# Aufgabe 1
Nennen Sie alle Benutzernamen, die im Forumsauszug zur Alterung von CPUs in den Überschriften mit Datum stehen.
# Aufgabe 2
Aktualisieren Sie im Forumsauszug alles von "## theLamer (11." bis hinunter zu "caine2011 (11. Juli 2009)" und setzen Sie dabei "getestet" an die Stelle von "gebencht".

# Ausgangstext
"""

CPUs bauen wirklich ab. Mein alter E8600 (kein guter) lief anfangs mit 6100MHz. Jetzt macht er gerade noch so 5900MHz


----------



## theLamer (11. Juli 2009)

Eben.
@ KvD: Ich denke, du findest keinen E86er der bei 2V 10x gebencht wurde (mit nicht übertriebenen VTT- und PLL-Spannungen) und die 4 GHz noch mit der selben Spannung wie am Anfang mitmacht?


----------



## caine2011 (11. Juli 2009)

ich gehe davon aus dass das an der elektronenmigration liegt:
wenn eine cpu sich gut ocen lässt kann man davon ausgehen das die elektronen auf ihren bahnen("leitungen") bleiben ohne das fehlberechnungen auftreten, nur leider sorgt eben diese ocen für erhöhte elektronenmigration sodass dadurch die cpu zerstört wird auf lange sicht, genau das ist ja der grund weshalb alle sagen: oc verringert die lebensdauer
aber da finde ich 200mhz nicht so schlimm die sozusagen "verlorengehen"


----------



## der8auer (11. Juli 2009)

theLamer schrieb:


> Eben.
> @ KvD: Ich denke, du findest keinen E86er der bei 2V 10x gebencht wurde (mit nicht übertriebenen VTT- und PLL-Spannungen) und die 4 GHz noch mit der selben Spannung wie am Anfang mitmacht?



Ja die Masse machts dann einfach. Bei einmaligem Benchen wird man nicht viel merken. Meiner hat 7 Benchsessions hinter sich und wurde ordentlich gequält. Und das merkt man den CPUs dann auch an.


----------



## Kovsk (12. Juli 2009)

der8auer schrieb:


> CPUs bauen wirklich ab. Mein alter E8600 (kein guter) lief anfangs mit 6100MHz. Jetzt macht er gerade noch so 5900MHz


Jup, in dem Maße ist das auch normal  Wobei hier Ausnahmen auch die Regel bestätigen... ich denke da an Stummerwinters besten Q820A598, der hat locker schon 10 gar 15 Sessions erlebt und lief kürzlich beim neuen besitzer sogar mit nochmal 25MHz mehr durch den 01er


----------

"""

# Bereitgestellte Angaben
"""

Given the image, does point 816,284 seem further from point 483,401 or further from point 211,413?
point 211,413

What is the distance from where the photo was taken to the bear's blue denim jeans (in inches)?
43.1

"""

# Ergebnis 1
theLamer, caine2011, der8auer, Kovsk

# Ergebnis 2
## theLamer (11. Juli 2009)

Eben.
@ KvD: Ich denke, du findest keinen E86er der bei 2V 10x getestet wurde (mit nicht übertriebenen VTT- und PLL-Spannungen) und die 4 GHz noch mit der selben Spannung wie am Anfang mitmacht?


----------



## caine2011 (11. Juli 2009)